● Directions for this task:
Count the lines in the items below that contain the string "million" with case matching, and reply with only the number.

(Records from a dataset)
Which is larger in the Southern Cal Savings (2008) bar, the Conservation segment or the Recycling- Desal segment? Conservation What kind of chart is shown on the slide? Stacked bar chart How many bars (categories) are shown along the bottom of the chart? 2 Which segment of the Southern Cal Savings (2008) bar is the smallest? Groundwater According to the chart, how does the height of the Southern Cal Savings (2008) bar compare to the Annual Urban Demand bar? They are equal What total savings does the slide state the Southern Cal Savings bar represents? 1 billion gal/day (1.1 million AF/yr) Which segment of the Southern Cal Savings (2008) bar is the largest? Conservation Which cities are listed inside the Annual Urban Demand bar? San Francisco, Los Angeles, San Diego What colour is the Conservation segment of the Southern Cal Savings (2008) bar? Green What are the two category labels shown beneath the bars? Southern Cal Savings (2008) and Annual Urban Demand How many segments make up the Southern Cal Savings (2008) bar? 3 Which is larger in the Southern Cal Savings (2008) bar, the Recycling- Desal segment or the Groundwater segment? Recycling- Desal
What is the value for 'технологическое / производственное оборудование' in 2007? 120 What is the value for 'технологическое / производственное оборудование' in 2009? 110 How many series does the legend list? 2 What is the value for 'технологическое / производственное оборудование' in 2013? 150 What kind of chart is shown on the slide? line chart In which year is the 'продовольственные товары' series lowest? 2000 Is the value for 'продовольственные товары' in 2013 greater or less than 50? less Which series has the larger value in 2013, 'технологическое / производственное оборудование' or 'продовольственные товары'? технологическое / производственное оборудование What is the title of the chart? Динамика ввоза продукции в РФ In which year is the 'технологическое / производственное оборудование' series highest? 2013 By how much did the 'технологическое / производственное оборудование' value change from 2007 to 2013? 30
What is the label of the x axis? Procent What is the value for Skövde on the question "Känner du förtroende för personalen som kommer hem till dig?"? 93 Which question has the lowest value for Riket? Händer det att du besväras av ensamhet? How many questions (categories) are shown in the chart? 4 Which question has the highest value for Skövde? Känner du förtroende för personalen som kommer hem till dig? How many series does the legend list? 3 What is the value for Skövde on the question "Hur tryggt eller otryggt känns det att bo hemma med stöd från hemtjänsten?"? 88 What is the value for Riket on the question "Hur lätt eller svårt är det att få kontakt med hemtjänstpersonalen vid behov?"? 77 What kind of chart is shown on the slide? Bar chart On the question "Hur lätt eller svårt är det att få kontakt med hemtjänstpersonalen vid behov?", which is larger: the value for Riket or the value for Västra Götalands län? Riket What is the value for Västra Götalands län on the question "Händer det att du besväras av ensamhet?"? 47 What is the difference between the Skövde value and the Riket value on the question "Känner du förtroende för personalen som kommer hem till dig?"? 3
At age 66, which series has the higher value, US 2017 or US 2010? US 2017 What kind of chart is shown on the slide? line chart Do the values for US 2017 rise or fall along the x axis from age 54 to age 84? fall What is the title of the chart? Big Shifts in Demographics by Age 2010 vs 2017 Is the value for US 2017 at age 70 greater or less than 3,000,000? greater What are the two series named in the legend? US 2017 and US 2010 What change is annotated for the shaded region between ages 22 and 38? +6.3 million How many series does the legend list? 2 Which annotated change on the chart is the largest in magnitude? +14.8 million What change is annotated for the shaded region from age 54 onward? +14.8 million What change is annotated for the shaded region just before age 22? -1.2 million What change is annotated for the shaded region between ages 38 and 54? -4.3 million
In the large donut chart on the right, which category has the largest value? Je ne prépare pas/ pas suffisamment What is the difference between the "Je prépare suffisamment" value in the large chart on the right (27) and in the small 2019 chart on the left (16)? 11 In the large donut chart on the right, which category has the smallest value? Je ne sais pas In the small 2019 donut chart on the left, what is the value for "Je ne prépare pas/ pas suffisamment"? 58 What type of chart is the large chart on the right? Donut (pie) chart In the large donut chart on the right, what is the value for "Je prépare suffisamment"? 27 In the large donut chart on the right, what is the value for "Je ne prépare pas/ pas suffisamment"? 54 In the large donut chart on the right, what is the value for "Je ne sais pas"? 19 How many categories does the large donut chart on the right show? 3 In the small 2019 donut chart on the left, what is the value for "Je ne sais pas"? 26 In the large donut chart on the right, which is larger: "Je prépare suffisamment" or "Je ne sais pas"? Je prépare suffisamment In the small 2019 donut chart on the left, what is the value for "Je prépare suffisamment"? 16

● Written solution:
2